Proponents of extreme executive power are aided in their project by an unlikely ally - nine-tenths of the U.S. Senate
Without any approval from Congress, presidents have sent forces to battle Indians, Barbary Pirates and Russian revolutionaries, to fight North Korean and Chinese Communists in Korea, to engineer regime changes in South and Central America, and to prevent human rights disasters in the Balkans. Other conflicts, such as the 1991 Persian Gulf War and the 2003 Iraq War, received legislative "authorization" but not declarations of war.

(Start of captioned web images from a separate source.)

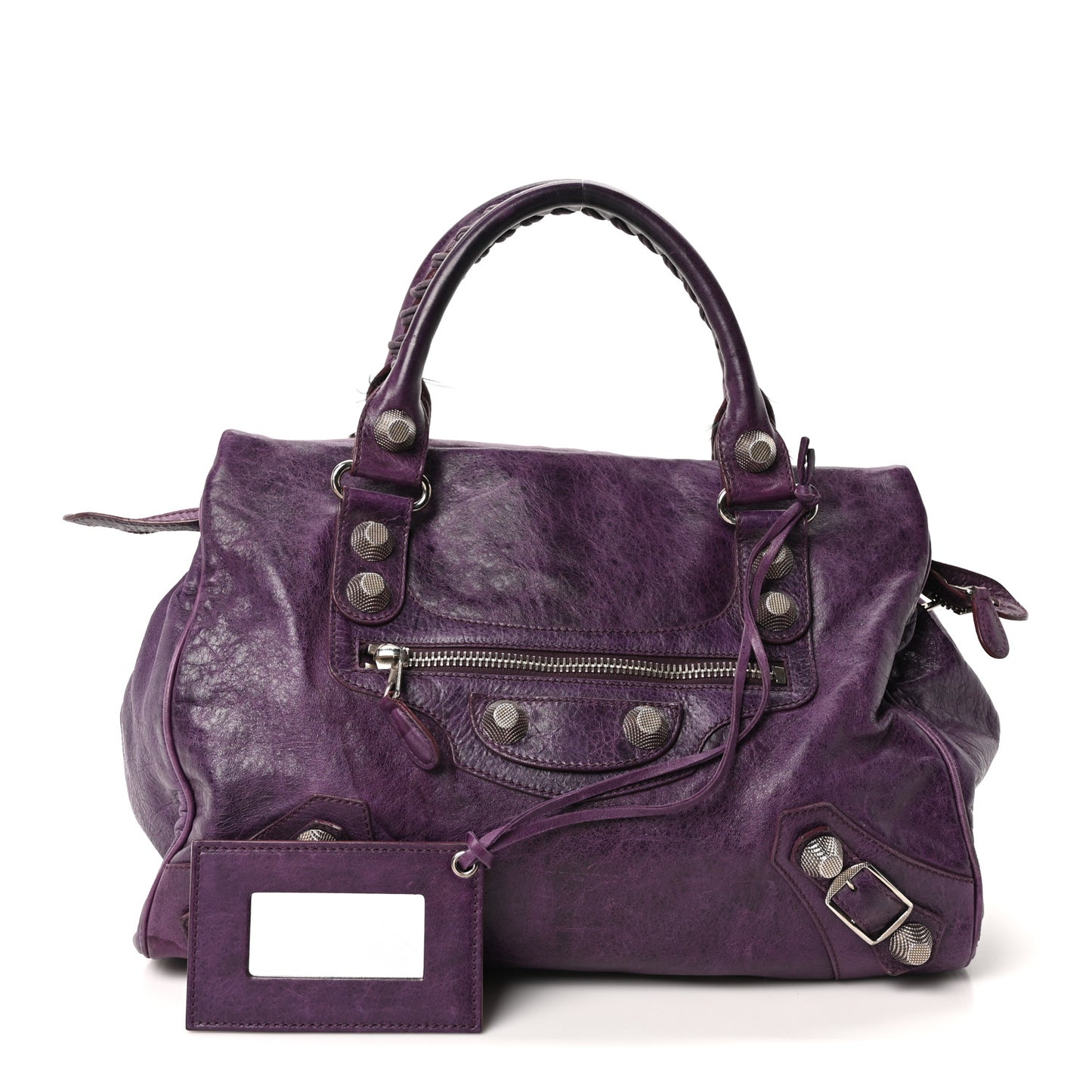 Agneau Giant 21 Silver Hardware Mid Day Raisin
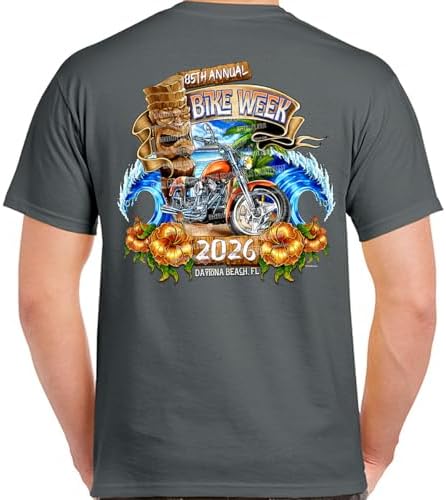 Amazon.com: Official Black Bike Week T-Shirt T-Shirt : Clothing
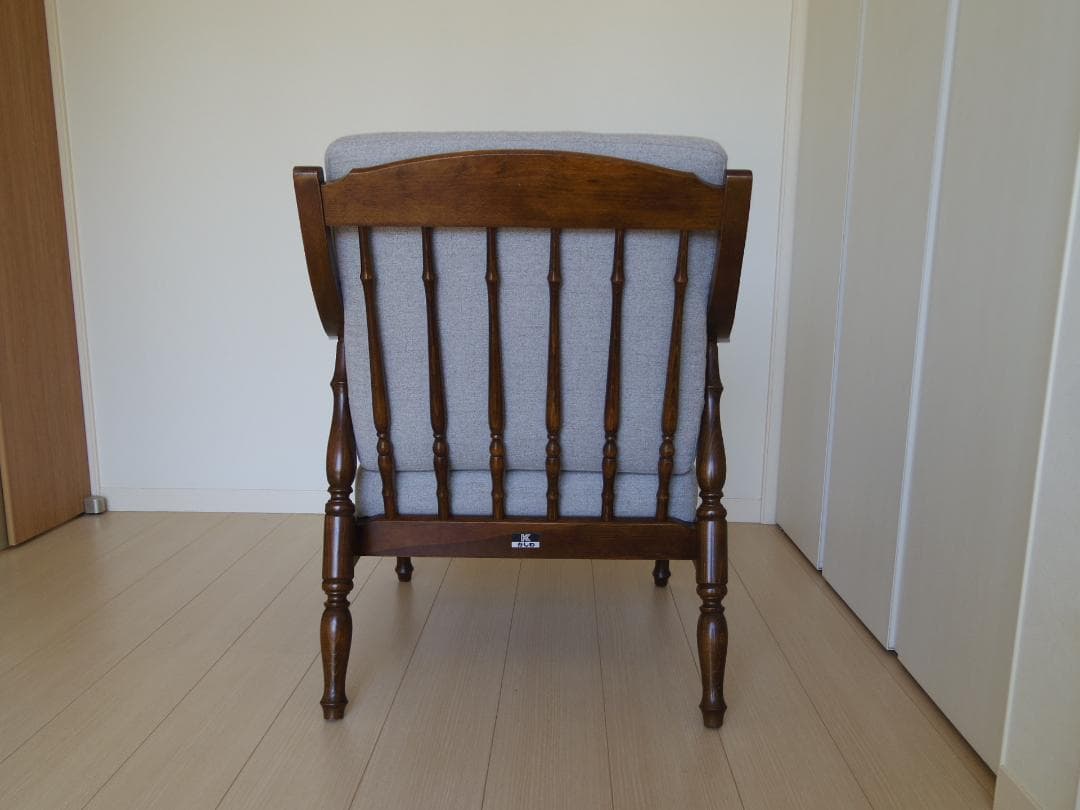 【張替え未使用品】かしわ木工　シングルソファー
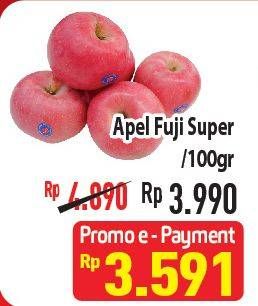 Promo Harga Apel Fuji Super per 100 gr - Hypermart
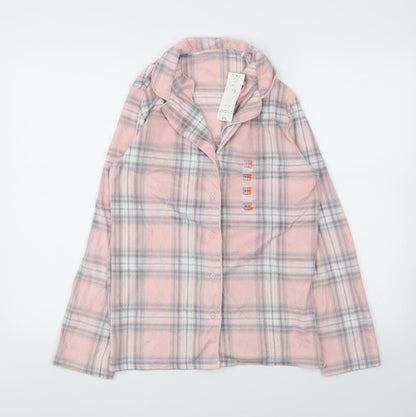 Preworn Womens Pink Check  Top Pyjama Top Size 8
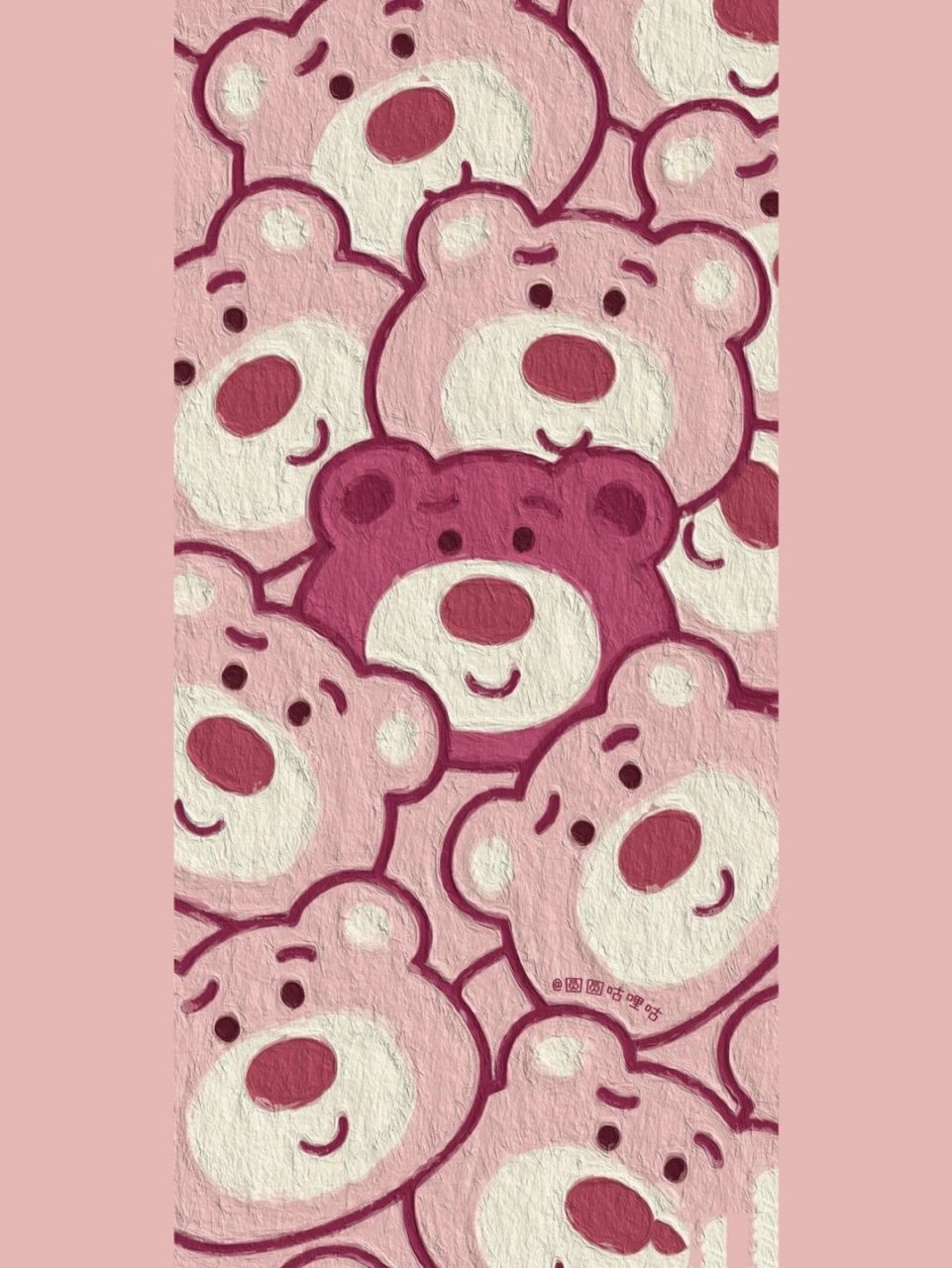 可爱草莓熊的微信或者qq聊天背景图 可可爱爱的草莓熊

~ John Yoo, writing in The Wall Street Journal
This defense of President Obama's behavior in Libya is the one that most amuses me, especially when it is made by conservatives who believe that ever since the New Deal the executive branch has been defiling the memory of the Founders. They'll insist that the federal government has been in violation of the commerce clause, properly understood, for many decades now. Change the subject to war, however, and the fact that American presidents have waged it in the past without Congressional authorization is taken as proof that the practice is constitutionally sound.
Writing on this subject in Ricochet, Richard Epstein affirms the fact that Congress must authorize war, but adds this accurate addendum: "It will be harder and harder to insist that Congress has an essential place in the constitutional scheme unless it insists on it. It is not likely that courts will ever tiptoe into this arena, so that if the Congress does not stand up for itself, no one else would stand up for it."